> **WHAT IS NEEDED**: Go through the data and copy every line exactly, but not the images.

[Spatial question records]
§
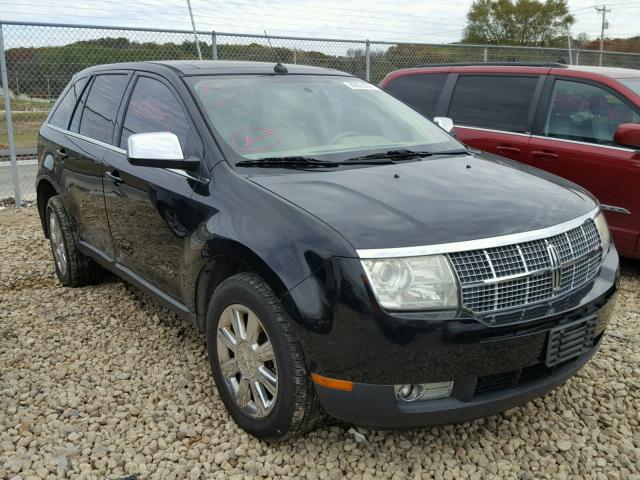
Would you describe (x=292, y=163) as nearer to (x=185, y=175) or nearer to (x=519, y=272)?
(x=185, y=175)

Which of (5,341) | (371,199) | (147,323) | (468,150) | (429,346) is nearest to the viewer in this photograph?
(429,346)

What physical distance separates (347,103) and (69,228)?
243cm

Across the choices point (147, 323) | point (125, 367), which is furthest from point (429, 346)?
point (147, 323)

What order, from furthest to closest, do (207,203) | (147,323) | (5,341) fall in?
(147,323), (5,341), (207,203)

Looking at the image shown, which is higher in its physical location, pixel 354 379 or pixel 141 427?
pixel 354 379

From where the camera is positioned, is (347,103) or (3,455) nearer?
(3,455)

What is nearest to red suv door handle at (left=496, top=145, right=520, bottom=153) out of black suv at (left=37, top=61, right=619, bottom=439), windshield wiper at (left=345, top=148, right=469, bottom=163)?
black suv at (left=37, top=61, right=619, bottom=439)

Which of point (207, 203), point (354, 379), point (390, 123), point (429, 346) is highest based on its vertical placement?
point (390, 123)

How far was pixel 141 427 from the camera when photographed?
300 cm

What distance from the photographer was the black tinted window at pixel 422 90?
A: 20.5 ft

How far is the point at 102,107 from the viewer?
13.9 feet

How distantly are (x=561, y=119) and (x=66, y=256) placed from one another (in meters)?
4.26

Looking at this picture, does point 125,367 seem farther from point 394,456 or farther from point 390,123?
point 390,123

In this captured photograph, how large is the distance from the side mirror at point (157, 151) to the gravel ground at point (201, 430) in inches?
48.7
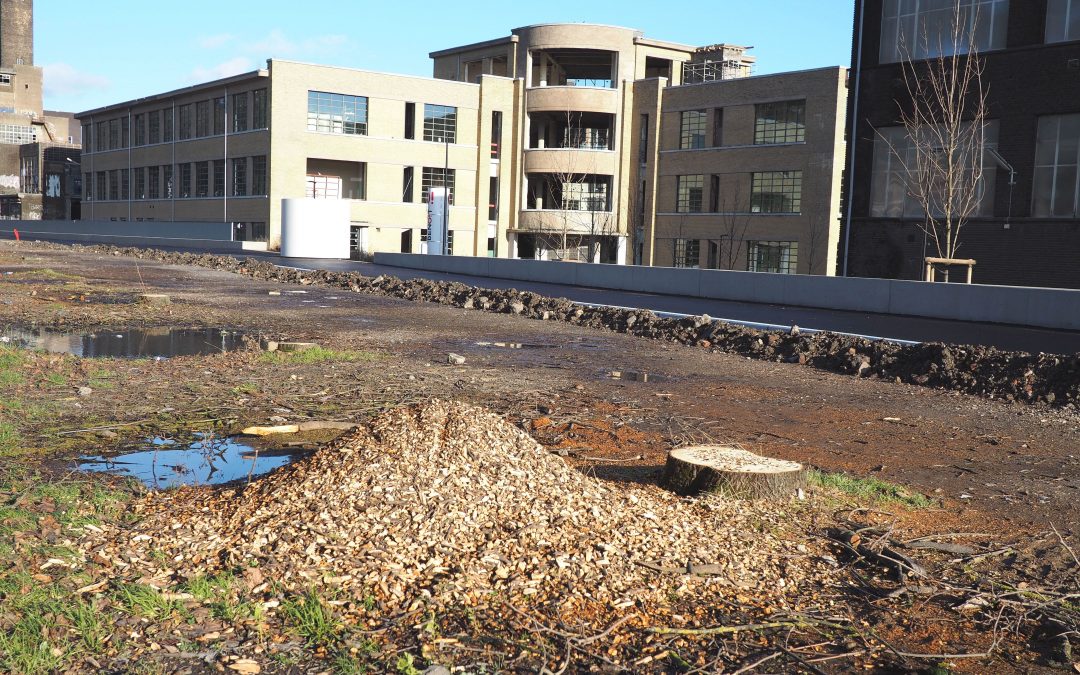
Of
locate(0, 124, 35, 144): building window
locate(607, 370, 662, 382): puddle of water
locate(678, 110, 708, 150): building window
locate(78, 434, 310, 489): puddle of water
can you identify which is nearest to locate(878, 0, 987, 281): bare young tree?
locate(607, 370, 662, 382): puddle of water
§
> **THE OUTPUT**:
Would you describe (x=292, y=163) as nearer to (x=185, y=175) or nearer to (x=519, y=272)?
(x=185, y=175)

Which of (5,341) | (371,199) | (147,323) | (468,150) | (429,346) is nearest to the viewer in this photograph?
(429,346)

What physical distance separates (347,103) and (69,228)?
243cm

Across the choices point (147, 323) | point (125, 367), which is furthest from point (429, 346)?
point (147, 323)

What order, from furthest to closest, do (207,203) | (147,323) | (5,341) fall in?
(147,323), (5,341), (207,203)

Looking at the image shown, which is higher in its physical location, pixel 354 379 or pixel 141 427?
pixel 354 379

From where the camera is positioned, is (347,103) or (3,455) nearer?
(3,455)

What is nearest to red suv door handle at (left=496, top=145, right=520, bottom=153) out of black suv at (left=37, top=61, right=619, bottom=439), windshield wiper at (left=345, top=148, right=469, bottom=163)?
black suv at (left=37, top=61, right=619, bottom=439)

Which of point (207, 203), point (354, 379), point (390, 123), point (429, 346) is highest based on its vertical placement?
point (390, 123)

How far was pixel 141 427 from the camera when photographed?
300 cm

What distance from the photographer was the black tinted window at pixel 422 90?
A: 20.5 ft

How far is the point at 102,107 from the viewer?
13.9 feet

How distantly are (x=561, y=119) and (x=66, y=256) placed from one another (in meters)?
4.26

Looking at this picture, does point 125,367 seem farther from point 394,456 or farther from point 390,123?
point 390,123

In this captured photograph, how large is the distance from the side mirror at point (157, 151) to the gravel ground at point (201, 430) in inches?
48.7
Of
locate(0, 124, 35, 144): building window
locate(607, 370, 662, 382): puddle of water
locate(678, 110, 708, 150): building window
locate(78, 434, 310, 489): puddle of water
can you identify which is nearest to locate(878, 0, 987, 281): bare young tree?
locate(607, 370, 662, 382): puddle of water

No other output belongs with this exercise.